### PROBLEM TO WORK ON
Output only the lines of the entries that follow, starting at the one with "genus: Melogale" and running down to the one with "family: Strigopidae", both included and unchanged.

[Source data]

* * *

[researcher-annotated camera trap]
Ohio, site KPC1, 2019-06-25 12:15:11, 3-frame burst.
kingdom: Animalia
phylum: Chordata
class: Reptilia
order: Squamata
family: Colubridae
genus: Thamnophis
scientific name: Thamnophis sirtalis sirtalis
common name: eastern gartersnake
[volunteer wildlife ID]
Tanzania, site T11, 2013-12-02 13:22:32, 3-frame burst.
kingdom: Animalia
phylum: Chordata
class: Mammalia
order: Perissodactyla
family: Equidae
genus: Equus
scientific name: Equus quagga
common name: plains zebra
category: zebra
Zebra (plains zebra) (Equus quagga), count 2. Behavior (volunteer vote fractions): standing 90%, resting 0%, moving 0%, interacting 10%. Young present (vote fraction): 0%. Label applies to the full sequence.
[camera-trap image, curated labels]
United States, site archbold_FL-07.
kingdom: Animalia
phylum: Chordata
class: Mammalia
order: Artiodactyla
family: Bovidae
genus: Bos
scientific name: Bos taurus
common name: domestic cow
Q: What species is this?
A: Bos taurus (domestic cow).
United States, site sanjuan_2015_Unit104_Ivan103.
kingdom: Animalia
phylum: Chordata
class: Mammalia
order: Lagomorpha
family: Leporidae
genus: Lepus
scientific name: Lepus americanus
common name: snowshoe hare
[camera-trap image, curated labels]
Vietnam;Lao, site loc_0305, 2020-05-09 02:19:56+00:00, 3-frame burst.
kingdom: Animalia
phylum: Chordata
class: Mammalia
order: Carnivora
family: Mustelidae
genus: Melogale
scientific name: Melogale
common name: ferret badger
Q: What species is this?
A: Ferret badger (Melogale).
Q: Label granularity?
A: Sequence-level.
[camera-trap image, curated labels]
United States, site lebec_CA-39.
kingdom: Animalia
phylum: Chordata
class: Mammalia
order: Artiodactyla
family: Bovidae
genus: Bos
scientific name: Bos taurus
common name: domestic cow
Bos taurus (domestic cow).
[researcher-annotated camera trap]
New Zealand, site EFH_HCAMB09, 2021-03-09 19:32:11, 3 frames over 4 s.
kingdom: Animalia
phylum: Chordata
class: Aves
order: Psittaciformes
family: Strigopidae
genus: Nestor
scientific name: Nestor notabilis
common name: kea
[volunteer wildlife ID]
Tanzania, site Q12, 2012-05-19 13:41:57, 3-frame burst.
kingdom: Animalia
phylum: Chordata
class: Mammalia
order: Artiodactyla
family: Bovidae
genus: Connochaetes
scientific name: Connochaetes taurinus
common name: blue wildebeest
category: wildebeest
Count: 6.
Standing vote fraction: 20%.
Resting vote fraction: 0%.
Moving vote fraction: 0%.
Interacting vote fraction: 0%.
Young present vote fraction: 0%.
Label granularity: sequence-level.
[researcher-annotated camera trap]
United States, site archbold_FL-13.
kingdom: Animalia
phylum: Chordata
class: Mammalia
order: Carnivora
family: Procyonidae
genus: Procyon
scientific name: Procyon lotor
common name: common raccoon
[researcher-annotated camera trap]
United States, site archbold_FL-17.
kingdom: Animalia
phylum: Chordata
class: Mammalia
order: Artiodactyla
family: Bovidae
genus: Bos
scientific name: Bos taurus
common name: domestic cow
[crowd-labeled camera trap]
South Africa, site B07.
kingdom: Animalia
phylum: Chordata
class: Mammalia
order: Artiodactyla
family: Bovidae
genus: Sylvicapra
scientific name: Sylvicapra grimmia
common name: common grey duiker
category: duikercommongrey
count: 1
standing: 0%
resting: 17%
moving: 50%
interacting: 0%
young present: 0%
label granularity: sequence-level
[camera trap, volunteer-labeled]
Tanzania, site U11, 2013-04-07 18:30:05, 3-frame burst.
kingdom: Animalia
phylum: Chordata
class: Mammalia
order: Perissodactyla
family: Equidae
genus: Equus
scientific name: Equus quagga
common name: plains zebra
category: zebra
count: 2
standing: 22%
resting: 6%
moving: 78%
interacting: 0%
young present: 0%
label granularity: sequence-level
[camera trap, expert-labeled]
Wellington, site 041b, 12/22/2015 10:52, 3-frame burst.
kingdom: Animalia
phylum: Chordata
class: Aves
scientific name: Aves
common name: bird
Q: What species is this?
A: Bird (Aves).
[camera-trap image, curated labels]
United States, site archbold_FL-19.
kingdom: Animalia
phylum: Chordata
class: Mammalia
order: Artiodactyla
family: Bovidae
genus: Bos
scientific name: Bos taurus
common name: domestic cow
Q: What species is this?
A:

* * *

### RESPONSE TO THIS EXERCISE
genus: Melogale
scientific name: Melogale
common name: ferret badger
Q: What species is this?
A: Ferret badger (Melogale).
Q: Label granularity?
A: Sequence-level.
[camera-trap image, curated labels]
United States, site lebec_CA-39.
kingdom: Animalia
phylum: Chordata
class: Mammalia
order: Artiodactyla
family: Bovidae
genus: Bos
scientific name: Bos taurus
common name: domestic cow
Bos taurus (domestic cow).
[researcher-annotated camera trap]
New Zealand, site EFH_HCAMB09, 2021-03-09 19:32:11, 3 frames over 4 s.
kingdom: Animalia
phylum: Chordata
class: Aves
order: Psittaciformes
family: Strigopidae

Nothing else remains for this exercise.